Anyway, certainly nobody is going to learn from it probably if discussions are never allowed for it. There's so many examples viewers and scientists from the lab have given me over the years, and Ingo makes ref to this too at times in his writings, where they discovered a certain way that things were being done -- in the protocol, physically or even mentally on the part of the tasker or viewer, and sometimes it was wrong or misinterpreted data that helped point them to it, to figure it out. If nobody'd been able to critically evaluate the results, or if 'sorta almost close' was 'on target' for them, most of that never would have been figured out.
Many things that laymen think are problems (...such as serial displacement, telepathic overlay, etc.) are problems that a clean protocol and disciplined thinking on the part of all involved will avoid or resolve in the first place. But focus on it and validate it, and it can become the overwhelming norm. That's an issue of process they learned over 20 years ago in science, but it takes layman's groups running into it afresh to have reason to figure it out in the present in the public. Well, by the same theory, I'm sure there's much about this project you're working with Courtney on that the layman public could learn about and from, as it goes on. But that can't happen without discussion--and that's always going to include critical questions and comments anywhere the people have brains and aren't afraid to speak up.

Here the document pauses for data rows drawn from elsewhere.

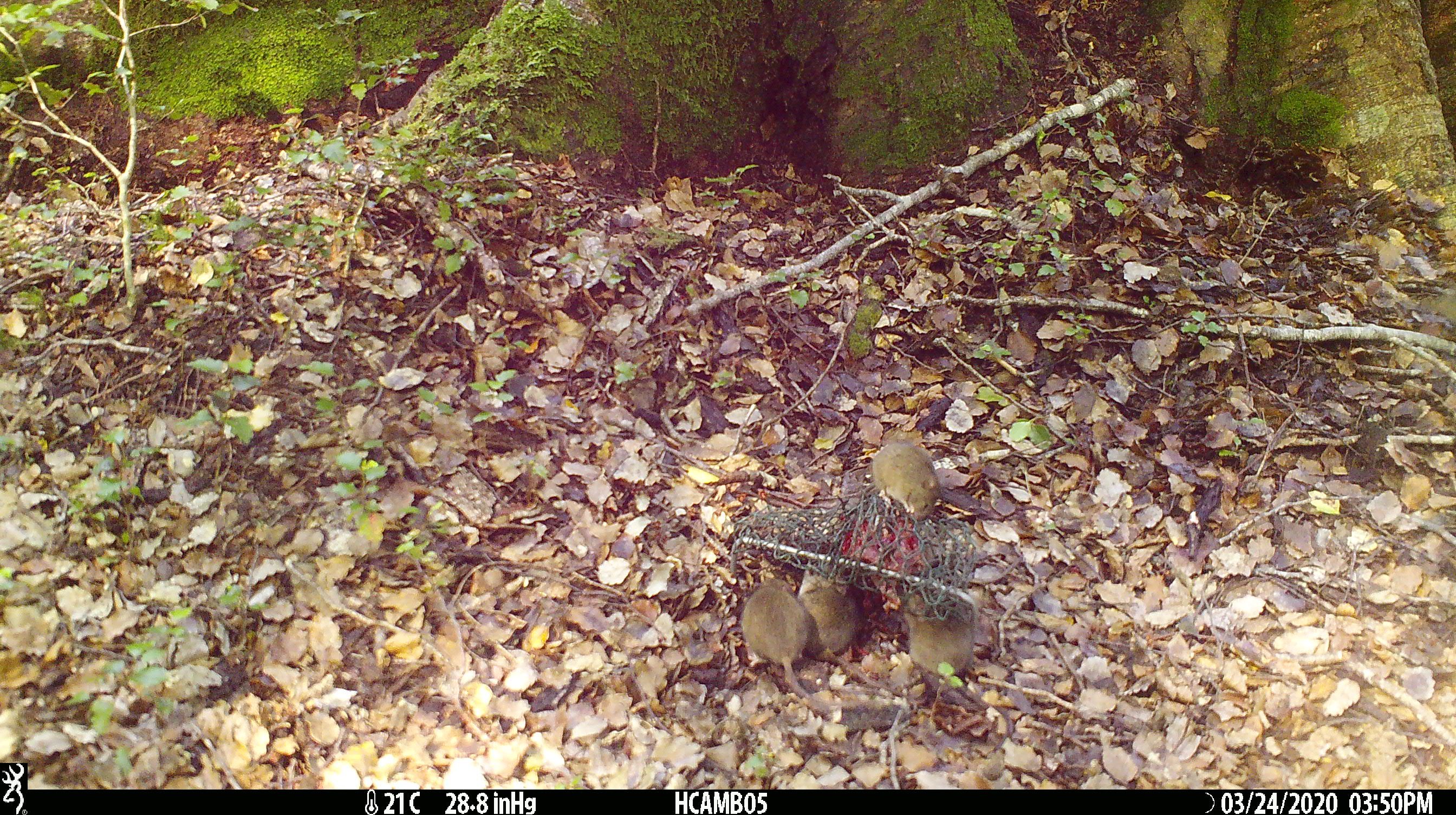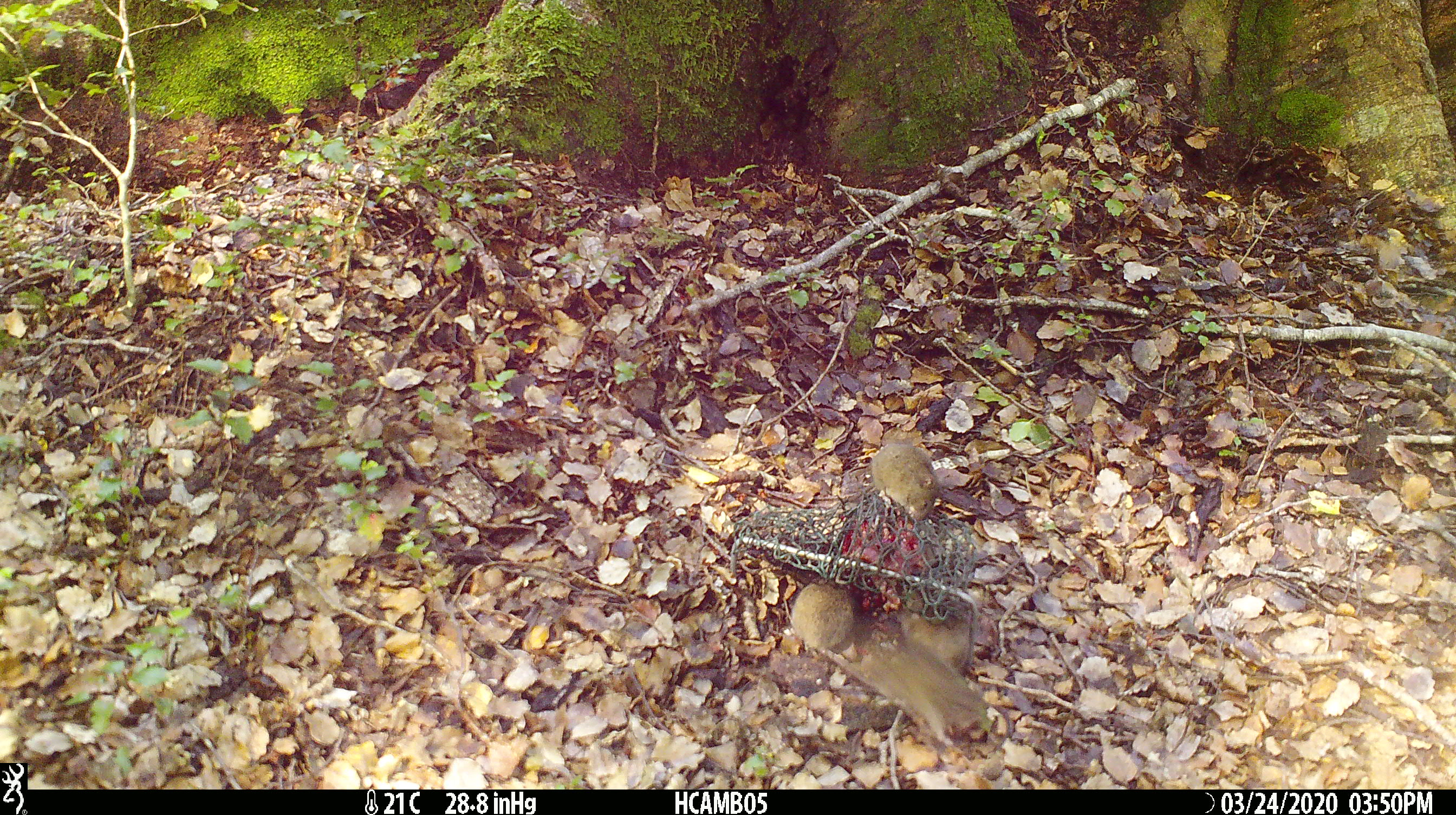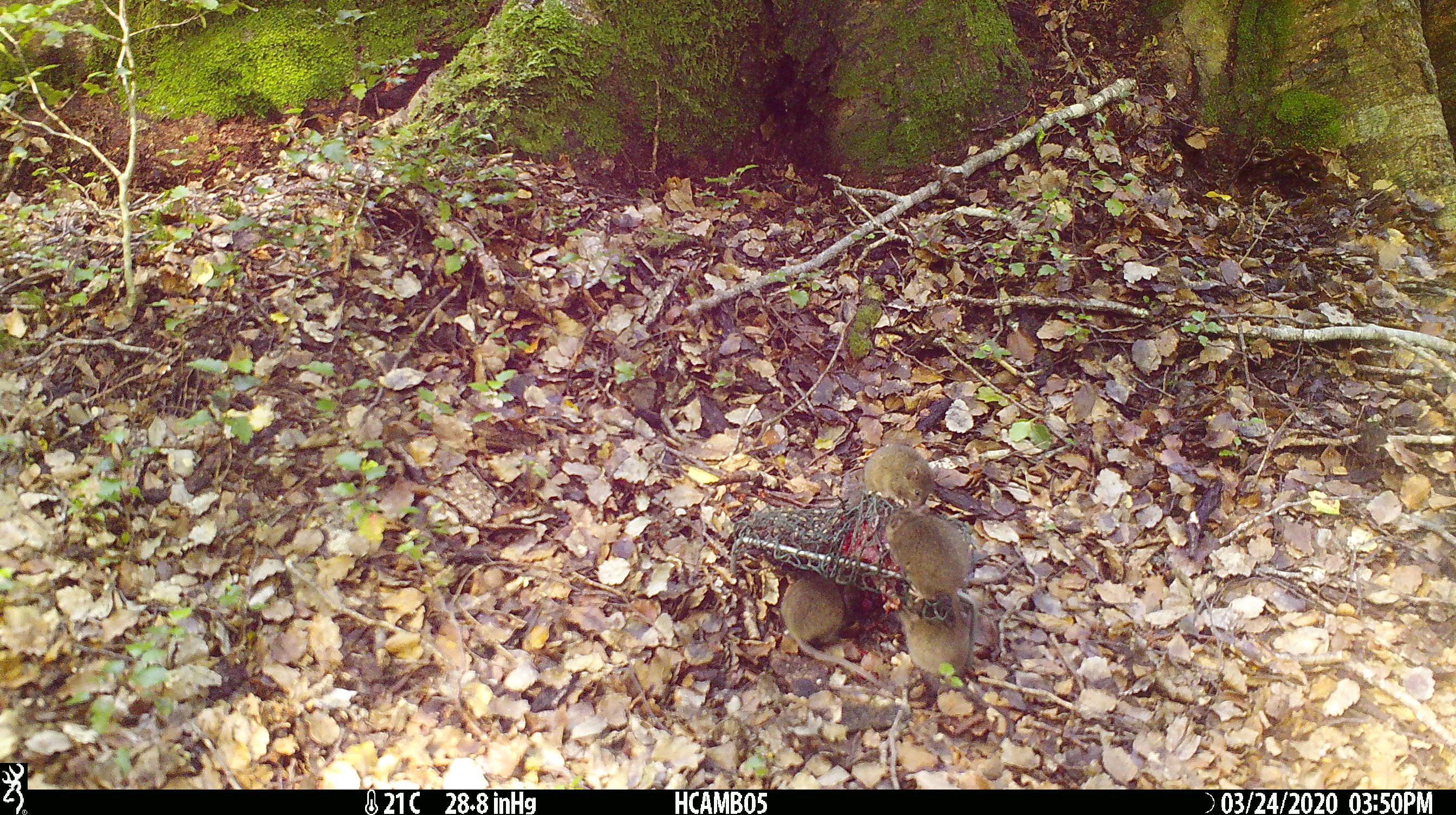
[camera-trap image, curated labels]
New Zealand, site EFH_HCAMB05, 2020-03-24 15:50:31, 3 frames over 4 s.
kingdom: Animalia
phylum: Chordata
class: Mammalia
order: Rodentia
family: Muridae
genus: Mus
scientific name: Mus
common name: mouse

And yet I do think you're right about the positive/negative thing in the field overall, for sure. So maybe in the various places you post you should introduce some topics that cover the project from a description perspective and talk about it in a positive way.
I think it's fair to say that a project can have 1001 great things about it, and have 1 more thing that isn't so great. If the only thing covered is that one more thing, that isn't real fair, I would agree. But since you know about it and are doing it and I'm not, how about you be the one -- in separate threads -- to introduce the larger picture of it that people would be more likely to appreciate?